NUMSA, on the ‘phone to me in the guise of its chief automotive negotiator, Alex Mashilo, during the manufacturers’ dispute, was reasonableness itself, forcefully articulating what it, rightly, views as a crucial, social dimension to its demands.

But the union’s public utterances, as voiced on its website for example, paint a completely different picture of old-fashioned, what else can you say, quasi-Marxist language, that belongs to a different era.

“The union has to be seen to be fighting a hard fight,” said Roberts. “It is part of their DNA – there will be a strike – irrespective.

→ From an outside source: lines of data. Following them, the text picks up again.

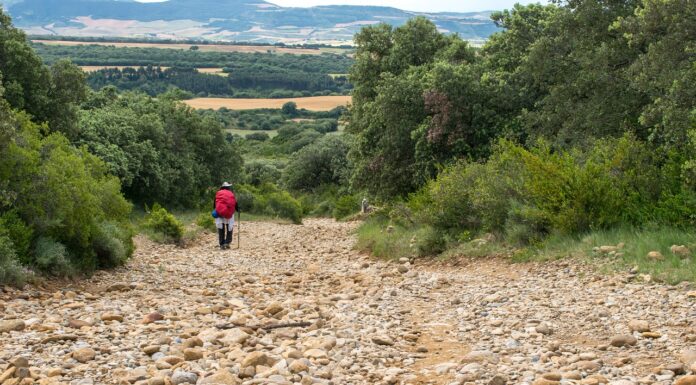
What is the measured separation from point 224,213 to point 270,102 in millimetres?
86435

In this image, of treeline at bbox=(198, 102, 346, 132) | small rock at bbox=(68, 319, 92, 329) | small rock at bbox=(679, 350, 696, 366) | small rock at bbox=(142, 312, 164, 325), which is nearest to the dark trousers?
small rock at bbox=(142, 312, 164, 325)

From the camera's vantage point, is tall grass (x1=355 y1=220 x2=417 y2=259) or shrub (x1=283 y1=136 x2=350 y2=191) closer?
tall grass (x1=355 y1=220 x2=417 y2=259)

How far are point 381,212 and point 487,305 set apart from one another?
14754 millimetres

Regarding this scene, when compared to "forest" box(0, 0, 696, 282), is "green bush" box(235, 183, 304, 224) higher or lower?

Automakers will now be eyeing any proposed talks nervously as their just-in-time operations fall vulnerable to component shortages.

Despite possessing a natural stock buffer, at some point the parts will start to run dry, especially if this strike lasts as long as the previous three-week stoppage.

But it is the cumulative effect of prolonged strikes across so many sectors in South Africa, which could have the more long-lasting effect, on top of the billions of Rand already lost.

“The biggest price is the reputation of the country as a world player for manufacturing,” a South African told me. “We are on a world stage.”

There is also the suggestion this latest strike is turning ugly in places with intimidation and what limited stock there is, being refused entry to factories.

The walk-out also affects petrol stations but as it appears the refineries themselves are not on strike, fuel is still getting through, but it’s if the forecourts run dry that the country will really start to be affected.

Component producers are hoping the current industrial dispute ‘only’ lasts two weeks and doesn’t spill over into a third as the automakers’ employees walkout did.

But every time these strikes occur – and they appear to be as regular as clockwork – South Africa’s manufacturing reputation takes a bit more of a hit.

Japanese and American consumers, not to mention other global customers, are not interested in the nuances of a domestic South African dispute, no matter how noble the union aspirations.

They simply want their products delivered on time and to budget and if not, they could well take their business elsewhere.